Hi,
I am dealing with continuous covariate in my design matrix as well. I am using edgeR, I have created a following design matrix:
design1 <- model.matrix(~groups+groups:age)
where there are four different groups.
So, colname(design1)
would give:
(Intercept) group2 group3 group4 group1:age group2:age group3:age group4:age
If I were to do a comparison such as: lrt <- glmLRT(fit, coef=2)
, what am I comparing? Am I merely comparing group1 and group2? From what reading through forum questions/answers, it seems like this comparison is affected by the age covariate included in the design matrix.
But if I were to create a design matrix: design2 <- model.matrix(~group)
, and perform the same comparison between group1 and group2, would that give a same result?
Also, using design1 again, if I were to compare group2:age with intercept (coef=6), would that be testing for age effect on group2? And comparing group1:age and group2:age would be testing for the differences in age effect between group1 and group2?

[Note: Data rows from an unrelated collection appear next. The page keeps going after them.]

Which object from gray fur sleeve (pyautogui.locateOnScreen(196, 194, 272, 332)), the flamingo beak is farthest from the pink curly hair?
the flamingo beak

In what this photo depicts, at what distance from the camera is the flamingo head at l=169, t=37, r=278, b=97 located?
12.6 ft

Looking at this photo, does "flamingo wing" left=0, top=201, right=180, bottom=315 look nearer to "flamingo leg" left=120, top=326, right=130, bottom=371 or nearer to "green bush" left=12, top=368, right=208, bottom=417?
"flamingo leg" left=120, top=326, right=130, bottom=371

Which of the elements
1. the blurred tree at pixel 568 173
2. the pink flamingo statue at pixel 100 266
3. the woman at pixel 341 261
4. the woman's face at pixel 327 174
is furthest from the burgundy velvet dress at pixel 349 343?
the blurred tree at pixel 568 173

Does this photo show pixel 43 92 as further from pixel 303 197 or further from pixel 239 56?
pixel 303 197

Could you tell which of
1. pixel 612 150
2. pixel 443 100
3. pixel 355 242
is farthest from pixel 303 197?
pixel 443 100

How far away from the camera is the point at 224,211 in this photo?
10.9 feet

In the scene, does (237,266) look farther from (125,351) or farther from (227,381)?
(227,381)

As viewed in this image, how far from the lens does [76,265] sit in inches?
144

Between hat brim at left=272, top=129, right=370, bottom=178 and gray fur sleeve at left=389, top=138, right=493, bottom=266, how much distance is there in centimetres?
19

Lastly, if I were to include another continuous variable(s) as covariates into the design matrix such that:
design3 <- model.matrix(~groups+groups:age+continuous1+continuous2)

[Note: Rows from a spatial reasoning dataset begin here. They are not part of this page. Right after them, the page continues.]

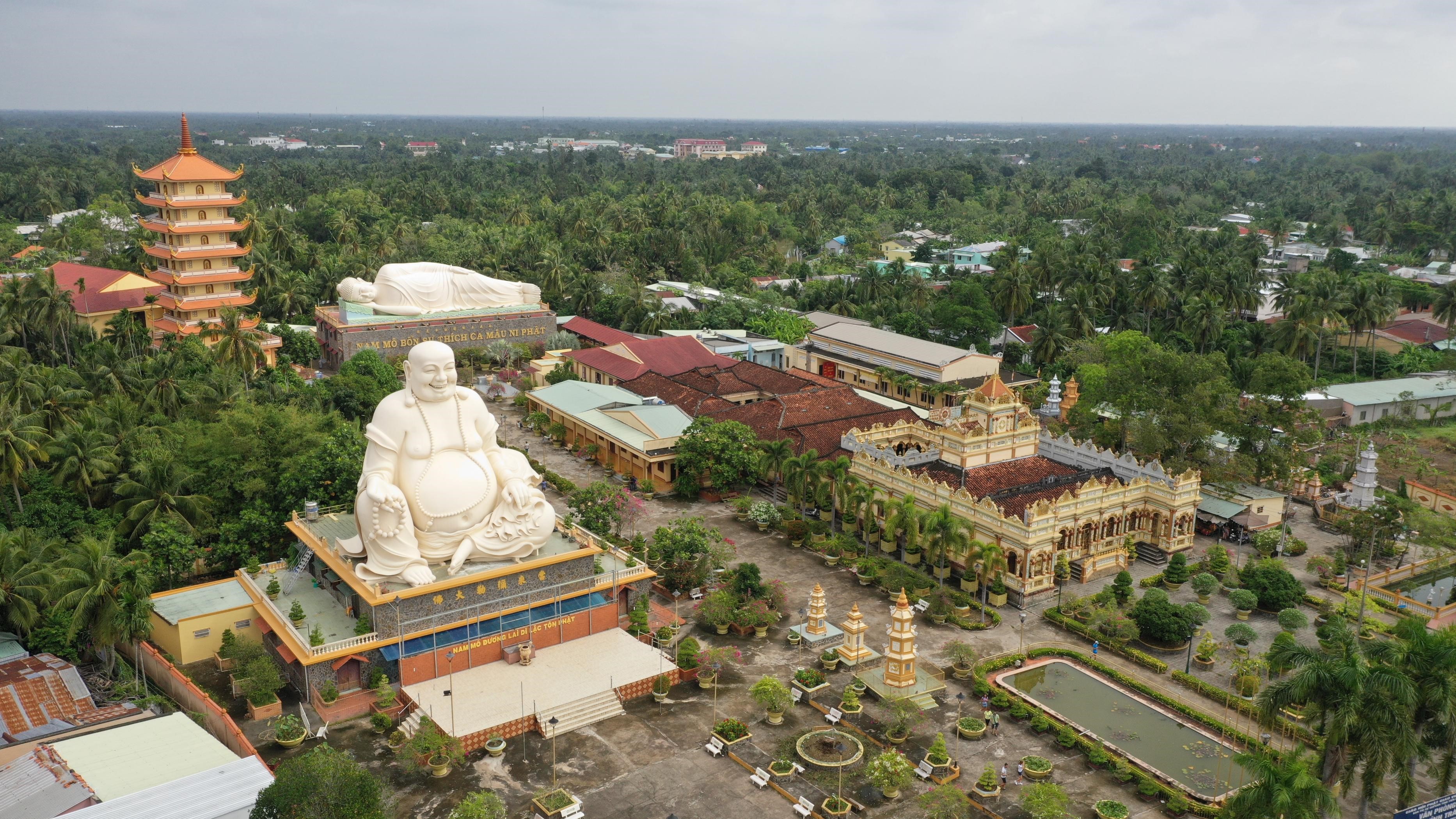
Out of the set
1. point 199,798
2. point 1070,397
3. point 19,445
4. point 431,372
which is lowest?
point 199,798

in order to adjust for the covariates continuous1 and continuous2, other than being adjusted for them, would they affect how the above comparisons turn out.
My apologies for asking a lot of questions. I am quite confused by the usage of design matrix, especially with continuous variables interaction. If there is any confusion regarding the questions I ask, please tell me. Thank you.
Thank you Aaron for your reply. I think I better understand how the design matrix works now.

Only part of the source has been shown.